Healio previously spoke with Elisa Choi, MD, FACP, FIDSA, ACP Massachusetts Chapter Governor and member of the Infectious Diseases Society of America’s public health committee, about interim protocols for COVID-19 testing in primary care offices and how primary care physicians should manage suspected or confirmed cases of COVID-19.

In this update, Choi shares new information about testing and care, including the use of telemedicine, and offers practical advice for physicians on the frontlines.

Q: What is the protocol for COVID-19 testing in primary care?

A: This is a rapidly evolving area, more so perhaps than other areas because as time goes by and the infection spreads, we now face some difficult decisions in terms of how to navigate the demand for testing with the limited supply. Protocols are going to vary from hospital to hospital, health care organization to health care organization and possibly from state to state. I think a general trend that we are going to see is a shift toward prioritizing which individuals most need testing, rather than indiscriminately testing anybody who comes to care and expresses concern about potential exposure to COVID-19.

Data extracts ::
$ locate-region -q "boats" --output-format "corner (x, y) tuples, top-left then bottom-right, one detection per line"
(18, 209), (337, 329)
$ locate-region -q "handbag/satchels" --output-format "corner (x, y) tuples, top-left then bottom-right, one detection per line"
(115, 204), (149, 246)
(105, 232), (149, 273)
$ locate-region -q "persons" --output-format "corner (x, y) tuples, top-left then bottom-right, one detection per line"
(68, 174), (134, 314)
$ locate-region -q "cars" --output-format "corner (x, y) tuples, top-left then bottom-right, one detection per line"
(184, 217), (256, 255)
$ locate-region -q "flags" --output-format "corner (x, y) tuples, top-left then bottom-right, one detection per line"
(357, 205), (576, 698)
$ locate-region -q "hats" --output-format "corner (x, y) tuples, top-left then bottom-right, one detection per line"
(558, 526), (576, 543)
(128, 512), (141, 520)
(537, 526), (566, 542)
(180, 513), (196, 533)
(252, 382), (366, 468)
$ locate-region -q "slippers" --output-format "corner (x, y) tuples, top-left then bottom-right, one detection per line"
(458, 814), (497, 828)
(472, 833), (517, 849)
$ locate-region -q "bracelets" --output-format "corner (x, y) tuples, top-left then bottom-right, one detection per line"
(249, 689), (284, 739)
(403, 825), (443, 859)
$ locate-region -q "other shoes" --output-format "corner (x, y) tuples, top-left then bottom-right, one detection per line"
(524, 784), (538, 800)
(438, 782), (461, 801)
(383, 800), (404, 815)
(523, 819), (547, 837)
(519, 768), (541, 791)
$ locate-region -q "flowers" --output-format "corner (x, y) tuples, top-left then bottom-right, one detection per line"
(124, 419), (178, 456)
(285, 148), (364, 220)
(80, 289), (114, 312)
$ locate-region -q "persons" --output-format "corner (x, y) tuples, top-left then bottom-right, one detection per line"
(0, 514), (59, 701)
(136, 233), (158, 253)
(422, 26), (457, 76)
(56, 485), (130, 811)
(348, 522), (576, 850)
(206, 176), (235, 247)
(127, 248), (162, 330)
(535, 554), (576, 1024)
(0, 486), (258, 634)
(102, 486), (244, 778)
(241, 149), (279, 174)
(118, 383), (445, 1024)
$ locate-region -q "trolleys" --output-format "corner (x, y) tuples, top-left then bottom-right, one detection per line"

About this task :: Retype the part of the interview on COVID-19 testing that starts with "A: This is a" and goes on through "exposure to COVID-19.". The entries come from a separate source and are not related to the interview on COVID-19 testing.

Task response ::
A: This is a rapidly evolving area, more so perhaps than other areas because as time goes by and the infection spreads, we now face some difficult decisions in terms of how to navigate the demand for testing with the limited supply. Protocols are going to vary from hospital to hospital, health care organization to health care organization and possibly from state to state. I think a general trend that we are going to see is a shift toward prioritizing which individuals most need testing, rather than indiscriminately testing anybody who comes to care and expresses concern about potential exposure to COVID-19.